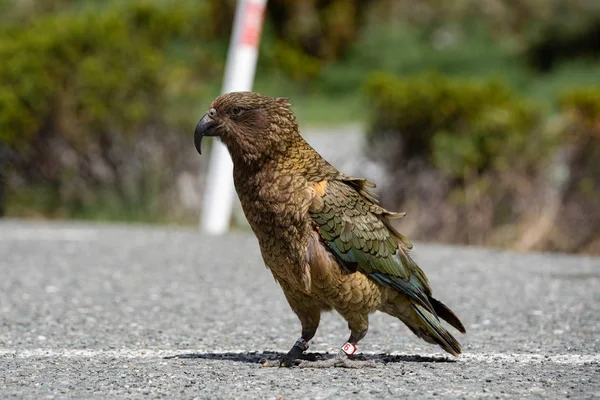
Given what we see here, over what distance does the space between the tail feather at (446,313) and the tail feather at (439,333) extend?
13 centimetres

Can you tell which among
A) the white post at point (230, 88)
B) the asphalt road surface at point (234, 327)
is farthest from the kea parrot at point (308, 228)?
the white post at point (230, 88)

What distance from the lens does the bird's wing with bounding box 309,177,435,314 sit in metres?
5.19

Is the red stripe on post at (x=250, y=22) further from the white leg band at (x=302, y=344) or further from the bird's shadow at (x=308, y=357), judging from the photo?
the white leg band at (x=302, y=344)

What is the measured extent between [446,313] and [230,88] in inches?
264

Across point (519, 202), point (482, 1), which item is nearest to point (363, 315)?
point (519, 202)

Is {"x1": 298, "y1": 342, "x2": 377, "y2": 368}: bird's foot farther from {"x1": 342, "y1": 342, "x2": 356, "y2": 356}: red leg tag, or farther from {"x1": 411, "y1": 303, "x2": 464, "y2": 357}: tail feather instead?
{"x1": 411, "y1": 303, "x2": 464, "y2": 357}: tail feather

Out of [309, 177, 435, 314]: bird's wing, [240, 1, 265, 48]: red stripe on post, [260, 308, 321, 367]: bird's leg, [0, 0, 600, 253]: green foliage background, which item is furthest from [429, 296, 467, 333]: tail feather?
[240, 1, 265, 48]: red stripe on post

### EXERCISE REQUIREMENTS
Copy out the listing above word for word, including every answer, and leave the picture out.

### RESPONSE TO THIS TASK
Given what we see here, over what distance does the space between the tail feather at (446,313) and the tail feather at (439,333) extend?
13 centimetres

Can you tell which among
A) the white post at point (230, 88)
B) the asphalt road surface at point (234, 327)
is farthest from the kea parrot at point (308, 228)?
the white post at point (230, 88)

What distance from the lens does the bird's wing with bounding box 309,177,435,314 sit in metres?
5.19

Is the red stripe on post at (x=250, y=22) further from the white leg band at (x=302, y=344) or further from the bird's shadow at (x=308, y=357), judging from the photo?
the white leg band at (x=302, y=344)

What is the measured extent between [446,313] and [230,88] in inches?
264

Across point (519, 202), point (482, 1), which item is nearest to point (363, 315)?
point (519, 202)

Is {"x1": 298, "y1": 342, "x2": 377, "y2": 368}: bird's foot farther from {"x1": 342, "y1": 342, "x2": 356, "y2": 356}: red leg tag, or farther from {"x1": 411, "y1": 303, "x2": 464, "y2": 357}: tail feather instead?
{"x1": 411, "y1": 303, "x2": 464, "y2": 357}: tail feather

Out of [309, 177, 435, 314]: bird's wing, [240, 1, 265, 48]: red stripe on post, [260, 308, 321, 367]: bird's leg, [0, 0, 600, 253]: green foliage background, which item is furthest from [429, 296, 467, 333]: tail feather?
[240, 1, 265, 48]: red stripe on post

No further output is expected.